Exercise: Logit vs Probit¶
[18]:
fig = plt.figure(figsize=(12, 8))
ax = fig.add_subplot(111)
support = np.linspace(-6, 6, 1000)
ax.plot(support, stats.logistic.cdf(support), "r-", label="Logistic")
ax.plot(support, stats.norm.cdf(support), label="Probit")
ax.legend()
[18]:
<matplotlib.legend.Legend at 0x7f8ce01d4520>
[19]:
fig = plt.figure(figsize=(12, 8))
ax = fig.add_subplot(111)
support = np.linspace(-6, 6, 1000)
ax.plot(support, stats.logistic.pdf(support), "r-", label="Logistic")
ax.plot(support, stats.norm.pdf(support), label="Probit")
ax.legend()
[19]:
<matplotlib.legend.Legend at 0x7f8ce00a5a80>
Compare the estimates of the Logit Fair model above to a Probit model. Does the prediction table look better? Much difference in marginal effects?
Generalized Linear Model Example¶
[20]:
print(sm.datasets.star98.SOURCE)
Jeff Gill's `Generalized Linear Models: A Unified Approach`
http://jgill.wustl.edu/research/books.html
[21]:
print(sm.datasets.star98.DESCRLONG)
This data is on the California education policy and outcomes (STAR program
results for 1998. The data measured standardized testing by the California
Department of Education that required evaluation of 2nd - 11th grade students
by the the Stanford 9 test on a variety of subjects. This dataset is at
the level of the unified school district and consists of 303 cases.
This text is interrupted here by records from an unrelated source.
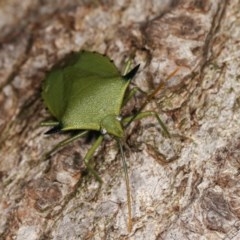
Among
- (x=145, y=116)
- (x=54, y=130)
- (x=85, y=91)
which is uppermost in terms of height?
(x=85, y=91)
The
binary response variable represents the number of 9th graders scoring
over the national median value on the mathematics exam.
The data used in this example is only a subset of the original source.
[22]:
print(sm.datasets.star98.NOTE)
::
Number of Observations - 303 (counties in California).
Number of Variables - 13 and 8 interaction terms.
Definition of variables names::
NABOVE - Total number of students above the national median for the
math section.
NBELOW - Total number of students below the national median for the
math section.
LOWINC - Percentage of low income students
PERASIAN - Percentage of Asian student
PERBLACK - Percentage of black students
PERHISP - Percentage of Hispanic students
PERMINTE - Percentage of minority teachers
AVYRSEXP - Sum of teachers' years in educational service divided by the
number of teachers.
AVSALK - Total salary budget including benefits divided by the number
of full-time teachers (in thousands)
PERSPENK - Per-pupil spending (in thousands)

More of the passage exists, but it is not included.